Suvorexant (Belsomra®) is a new hypnotic drug with a novel mechanism of action. In prescribed doses of 10 mg before bedtime, the drug produces rapid onset of sleep by inhibiting the orexin neurons of the arousal system, promoting decreased wakefulness. Suvorexant is a potent and highly selective dual orexin receptor antagonist. Sedative hypnotics are of forensic importance due to their widespread use, potential for additive effects with other central nervous system depressants, impairing effects and potential for misuse. In this report we describe a highly sensitive assay for the identification and quantification of suvorexant in urine. Suvorexant was isolated using liquid/liquid extraction (LLE) and identified using liquid chromatography-quadrupole/time-of-flight mass spectrometry. Suvorexant was quantified using a quadratic calibration model between 5 and 250 ng/mL (R2 = 1.000, n = 6). Processed sample stability was demonstrated for up to 24 h. The limit of detection was 0.5 ng/mL and the limit of quantification (LOQ) was 5 ng/mL. The accuracy, bias and precision of the assay at the LOQ were 99% (81-117%), -1% and 12% (n = 18). Intraassay (n = 5) and interassay (n = 15) precision (% CV) at 10, 50 and 200 ng/mL were ≤8%, and bias ranged from -2% to 4% (98-104% accuracy). No qualitative interferences were detected from matrix, internal standard or 50 common drugs. Matrix effects evaluated at low and high concentrations were -16% and -9%, respectively, and produced CVs of 11% and 5% (n = 20). Suvorexant is a new drug of forensic importance. In this report we describe how a simple acidic/neutral LLE can be used to isolate this lipophilic drug with high recoveries and sound analytical performance.
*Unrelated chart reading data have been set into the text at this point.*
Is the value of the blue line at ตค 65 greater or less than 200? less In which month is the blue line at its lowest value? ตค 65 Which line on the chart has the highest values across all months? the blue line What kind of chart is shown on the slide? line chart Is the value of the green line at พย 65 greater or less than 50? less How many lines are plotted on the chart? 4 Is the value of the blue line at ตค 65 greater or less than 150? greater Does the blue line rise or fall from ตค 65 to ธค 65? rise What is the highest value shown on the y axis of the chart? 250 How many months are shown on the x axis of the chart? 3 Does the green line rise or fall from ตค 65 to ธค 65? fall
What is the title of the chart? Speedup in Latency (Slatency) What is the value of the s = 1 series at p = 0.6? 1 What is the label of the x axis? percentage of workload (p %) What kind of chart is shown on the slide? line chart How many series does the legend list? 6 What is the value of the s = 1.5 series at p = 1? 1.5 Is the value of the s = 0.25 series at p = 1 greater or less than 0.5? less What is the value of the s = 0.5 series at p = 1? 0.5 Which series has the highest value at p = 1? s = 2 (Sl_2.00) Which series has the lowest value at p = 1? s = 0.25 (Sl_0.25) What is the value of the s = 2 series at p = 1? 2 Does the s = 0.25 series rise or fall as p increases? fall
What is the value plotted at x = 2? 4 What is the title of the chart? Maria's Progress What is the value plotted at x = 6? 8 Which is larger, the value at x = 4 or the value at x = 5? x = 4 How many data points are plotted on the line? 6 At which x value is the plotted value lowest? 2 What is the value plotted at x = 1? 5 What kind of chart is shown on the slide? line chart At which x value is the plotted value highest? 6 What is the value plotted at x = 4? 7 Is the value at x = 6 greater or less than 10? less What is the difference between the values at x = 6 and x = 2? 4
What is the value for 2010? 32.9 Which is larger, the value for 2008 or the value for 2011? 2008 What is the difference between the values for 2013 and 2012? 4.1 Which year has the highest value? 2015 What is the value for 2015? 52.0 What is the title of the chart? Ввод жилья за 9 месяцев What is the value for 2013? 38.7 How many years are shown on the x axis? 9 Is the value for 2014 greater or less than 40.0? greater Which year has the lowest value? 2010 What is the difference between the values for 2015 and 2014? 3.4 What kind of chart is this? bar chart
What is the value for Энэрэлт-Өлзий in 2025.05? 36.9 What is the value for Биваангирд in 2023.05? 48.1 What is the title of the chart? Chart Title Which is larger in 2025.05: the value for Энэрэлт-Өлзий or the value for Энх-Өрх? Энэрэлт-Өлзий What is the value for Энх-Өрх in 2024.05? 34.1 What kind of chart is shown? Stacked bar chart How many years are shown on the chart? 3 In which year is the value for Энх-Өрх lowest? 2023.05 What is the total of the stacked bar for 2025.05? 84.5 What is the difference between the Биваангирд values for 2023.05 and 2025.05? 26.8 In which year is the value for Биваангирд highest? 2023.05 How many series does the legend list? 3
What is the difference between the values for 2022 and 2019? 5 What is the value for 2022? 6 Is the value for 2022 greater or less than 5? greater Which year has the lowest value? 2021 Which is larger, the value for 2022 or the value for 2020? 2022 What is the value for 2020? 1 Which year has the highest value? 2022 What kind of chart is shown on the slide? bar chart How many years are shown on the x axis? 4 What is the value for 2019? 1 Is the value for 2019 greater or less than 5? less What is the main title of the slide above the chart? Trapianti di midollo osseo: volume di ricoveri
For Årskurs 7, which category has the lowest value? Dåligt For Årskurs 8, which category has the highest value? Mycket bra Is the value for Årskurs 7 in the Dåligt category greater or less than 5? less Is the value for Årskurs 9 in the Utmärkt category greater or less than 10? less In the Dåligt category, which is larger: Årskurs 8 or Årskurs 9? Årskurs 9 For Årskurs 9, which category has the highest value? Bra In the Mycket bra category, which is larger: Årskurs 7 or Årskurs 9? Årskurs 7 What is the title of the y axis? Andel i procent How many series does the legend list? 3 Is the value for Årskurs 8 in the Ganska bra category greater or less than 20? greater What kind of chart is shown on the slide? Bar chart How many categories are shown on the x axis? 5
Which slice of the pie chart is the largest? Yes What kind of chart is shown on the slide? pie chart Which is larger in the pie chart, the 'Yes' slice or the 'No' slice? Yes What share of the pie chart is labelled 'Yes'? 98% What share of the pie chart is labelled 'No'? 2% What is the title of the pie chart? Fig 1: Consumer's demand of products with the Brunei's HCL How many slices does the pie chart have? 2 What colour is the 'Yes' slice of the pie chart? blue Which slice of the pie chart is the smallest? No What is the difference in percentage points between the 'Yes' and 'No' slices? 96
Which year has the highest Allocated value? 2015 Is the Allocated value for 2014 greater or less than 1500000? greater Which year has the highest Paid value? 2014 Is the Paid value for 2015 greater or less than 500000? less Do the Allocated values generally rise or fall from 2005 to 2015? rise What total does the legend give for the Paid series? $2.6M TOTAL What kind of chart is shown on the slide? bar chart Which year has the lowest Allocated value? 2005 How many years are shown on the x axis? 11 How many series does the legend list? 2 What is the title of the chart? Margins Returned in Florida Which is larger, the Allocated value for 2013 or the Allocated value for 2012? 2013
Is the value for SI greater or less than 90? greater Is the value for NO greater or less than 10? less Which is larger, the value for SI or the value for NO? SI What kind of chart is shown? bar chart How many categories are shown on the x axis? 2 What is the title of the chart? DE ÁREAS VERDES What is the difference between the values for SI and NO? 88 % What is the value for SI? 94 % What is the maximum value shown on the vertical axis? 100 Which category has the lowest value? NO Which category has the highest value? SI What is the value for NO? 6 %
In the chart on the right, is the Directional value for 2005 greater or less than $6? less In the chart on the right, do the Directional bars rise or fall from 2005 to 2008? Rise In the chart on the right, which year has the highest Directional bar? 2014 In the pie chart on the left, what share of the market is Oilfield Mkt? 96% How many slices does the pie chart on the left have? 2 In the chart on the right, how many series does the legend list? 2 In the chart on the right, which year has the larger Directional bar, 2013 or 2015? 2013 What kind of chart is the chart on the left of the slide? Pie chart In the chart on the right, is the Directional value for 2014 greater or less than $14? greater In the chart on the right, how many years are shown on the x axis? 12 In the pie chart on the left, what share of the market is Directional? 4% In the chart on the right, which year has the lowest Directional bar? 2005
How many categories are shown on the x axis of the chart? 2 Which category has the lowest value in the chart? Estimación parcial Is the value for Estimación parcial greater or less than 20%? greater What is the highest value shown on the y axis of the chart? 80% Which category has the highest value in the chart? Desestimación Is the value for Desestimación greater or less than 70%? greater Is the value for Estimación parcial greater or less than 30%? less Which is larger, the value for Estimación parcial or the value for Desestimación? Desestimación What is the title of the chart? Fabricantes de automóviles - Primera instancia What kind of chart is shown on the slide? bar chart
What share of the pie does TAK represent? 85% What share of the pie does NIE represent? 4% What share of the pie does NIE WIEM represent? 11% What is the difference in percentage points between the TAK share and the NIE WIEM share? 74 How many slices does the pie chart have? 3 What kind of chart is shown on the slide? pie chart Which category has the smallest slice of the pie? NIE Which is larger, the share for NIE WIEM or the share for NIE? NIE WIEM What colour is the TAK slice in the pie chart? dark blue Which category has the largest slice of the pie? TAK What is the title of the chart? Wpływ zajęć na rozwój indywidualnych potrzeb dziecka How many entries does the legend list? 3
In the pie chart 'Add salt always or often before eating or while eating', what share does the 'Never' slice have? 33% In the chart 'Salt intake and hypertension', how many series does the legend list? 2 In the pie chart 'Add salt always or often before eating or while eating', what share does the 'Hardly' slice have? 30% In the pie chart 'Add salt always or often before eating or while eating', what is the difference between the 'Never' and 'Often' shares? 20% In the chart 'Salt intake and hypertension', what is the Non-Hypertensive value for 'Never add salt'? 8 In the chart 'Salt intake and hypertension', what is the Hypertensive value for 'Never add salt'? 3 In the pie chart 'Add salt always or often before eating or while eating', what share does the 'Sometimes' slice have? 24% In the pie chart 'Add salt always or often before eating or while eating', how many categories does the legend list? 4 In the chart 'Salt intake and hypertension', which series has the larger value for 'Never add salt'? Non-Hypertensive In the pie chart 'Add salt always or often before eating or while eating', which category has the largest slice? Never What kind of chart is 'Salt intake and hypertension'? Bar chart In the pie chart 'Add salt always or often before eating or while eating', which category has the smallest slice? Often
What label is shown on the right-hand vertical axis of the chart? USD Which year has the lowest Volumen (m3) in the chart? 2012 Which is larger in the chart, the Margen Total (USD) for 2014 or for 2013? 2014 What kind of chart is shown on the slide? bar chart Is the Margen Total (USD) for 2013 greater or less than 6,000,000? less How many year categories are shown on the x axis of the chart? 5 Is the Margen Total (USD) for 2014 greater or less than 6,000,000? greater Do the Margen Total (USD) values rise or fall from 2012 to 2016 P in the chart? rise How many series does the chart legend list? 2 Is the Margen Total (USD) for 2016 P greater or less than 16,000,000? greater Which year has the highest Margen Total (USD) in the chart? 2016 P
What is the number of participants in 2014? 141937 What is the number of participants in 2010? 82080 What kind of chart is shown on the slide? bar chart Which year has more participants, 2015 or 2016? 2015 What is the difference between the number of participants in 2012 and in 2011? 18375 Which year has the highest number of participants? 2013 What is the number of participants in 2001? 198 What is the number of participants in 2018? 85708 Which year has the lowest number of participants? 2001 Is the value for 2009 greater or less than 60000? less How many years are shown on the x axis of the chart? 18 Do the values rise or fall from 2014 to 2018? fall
Quantification of suvorexant in urine using gas chromatography/mass spectrometry.

Suvorexant (Belsomra®) is a novel sedative hypnotic drug that is prescribed to promote sleep in patients with insomnia. It is the first of a new class of drugs classified as dual orexin receptor antagonists (DORAs). Sedative hypnotics with central nervous system depressant effects feature prominently in forensic toxicology investigations. For this reason, a new analytical method was developed to identify suvorexant in urine using liquid-liquid extraction (LLE) and gas chromatography/mass spectrometry (GC/MS). Due to the absence of a commercially available isotopically labeled internal standard, estazolam-D5 was used due to its azepine, triazole and chlorinated functionality. The limit of detection and limit of quantitation was 10ng/mL and the linear range of the assay was 10-1000ng/mL. Accuracy and precision (%CV) were 98-101% and <11% at 30, 250 and 800ng/mL. Interferences from matrix and fifty common drugs were not present and processed samples were stable for 24h at room temperature. Suvorexant is a new drug of significant forensic interest due to its hypnotic and central nervous system depressant effects. The absence of commercially available metabolites and its chromatographic properties present some challenges in terms of identification. Nevertheless, a robust, reliable and sensitive assay was developed to identify suvorexant using GC/MS analysis.